I think just because a name leans one way or another over time, it doesn’t undue the fact that the name is unisex. Those 16 year old Baileys are still alive after all.
on February 24th, 2015 at 6:53 am
As well as only presenting a snapshot of just one year, I think it’s also important to remember that this represents usage here in the US only, and in other countries some of these names are used predominately on boys.
Looking at the England & Wales statistics for 2013, of the 725 babies named Bailey (and I counted all spellings), 81% of them were boys.
Some of the names defined as female here, are still predominately (or in some cases strictly!) male in other countries, and I think it’s careful we don’t label the gender of a name based on US usage only. There is a whole world beyond on our shores after all!
on February 24th, 2015 at 6:54 am
* That should read “I think it’s important we don’t label…”, not sure why I put careful, must be brain freeze!
on February 24th, 2015 at 9:17 am
I was surprised to see Rene in the nearly all male list. Definitely not the case here in Texas. Some of these names I’ve never heard on boys before…like Marlow.
on February 24th, 2015 at 10:12 am
Most people probably don’t realise Logan is NOT one of the more recent boy names sometimes given to a girl. It has been used for girls since ths 90s at least, and a little more than 5 percent of Logans in the USA are female.
on February 24th, 2015 at 10:13 am
We’ve written before about how different names’ gender usage changes over time and cover the subject in the excellent chart on our Unisex Names page: http://nameberry.com/unisex-names
Yes, this piece deals only with the US and only with one year, but for many parents actively looking at baby names, a name’s cultural context at this moment is what’s most important.
on February 24th, 2015 at 10:24 am
I’d love to see a post about what names are traditionally unisex, maybe take a name many might even consider not unisex and show different origins for it that makes them legitimate for boys and girls. I guess there might be some surprises there. Like are names like Parker actually male? Aren’t they surnames and are surnames always considered male? Noah might be the translation of Hebrew Noach, which is pronounced differently than Noah. Noa on the other hand is pronounced that way and is traditionally female. (I don’t know if that is really true, I was giving an example.)
on February 24th, 2015 at 11:42 am
So basically my name is ALL boy! Ugh – _ –
on February 24th, 2015 at 11:43 pm
The problem is Nameberry is most of these cases discourages parents from using these names on their sons, and say stuff like “too feminine”, “dont you dare name him this”, “long gone to the girls”, “he’ll get teased”, “beware its getting used increasingly on girls” even if its minimal, “only for a girl”, etc.
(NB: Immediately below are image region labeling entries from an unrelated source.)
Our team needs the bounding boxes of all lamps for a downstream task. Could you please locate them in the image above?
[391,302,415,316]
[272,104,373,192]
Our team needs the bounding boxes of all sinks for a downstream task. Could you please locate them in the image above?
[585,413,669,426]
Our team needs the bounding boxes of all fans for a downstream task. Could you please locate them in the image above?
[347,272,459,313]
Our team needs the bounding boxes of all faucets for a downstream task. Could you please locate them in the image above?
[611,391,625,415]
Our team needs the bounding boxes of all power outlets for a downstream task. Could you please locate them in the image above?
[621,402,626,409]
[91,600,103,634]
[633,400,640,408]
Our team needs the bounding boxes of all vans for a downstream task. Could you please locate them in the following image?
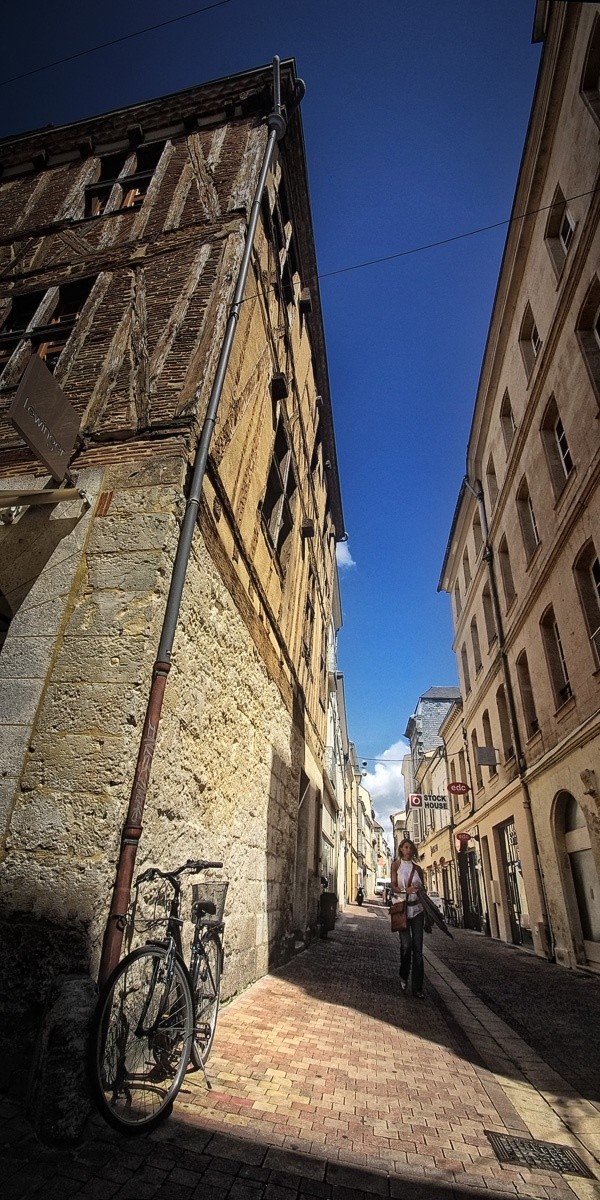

But then when its the other way around, even with classic male names, “this would make a fresh girl name”, “this would be cool on a girl”, “a girl can definitely pull this off”, even when the ratio is 99% male. I hate the double standard here.
on February 25th, 2015 at 4:50 am
@skizzo: That is because we still live in a world that is hostile towards women (misogyny). Just look what is happening in Turkey or in Nigeria or in any other country that thinks women are only second best or have any worth at all for that matter.
A boys’ name on a girl makes the girl “cool”, a girls’ name on a boy makes the boy “weak”.
on March 22nd, 2015 at 1:07 am
I love Cassidy on a boy, I don’t care what anyone says.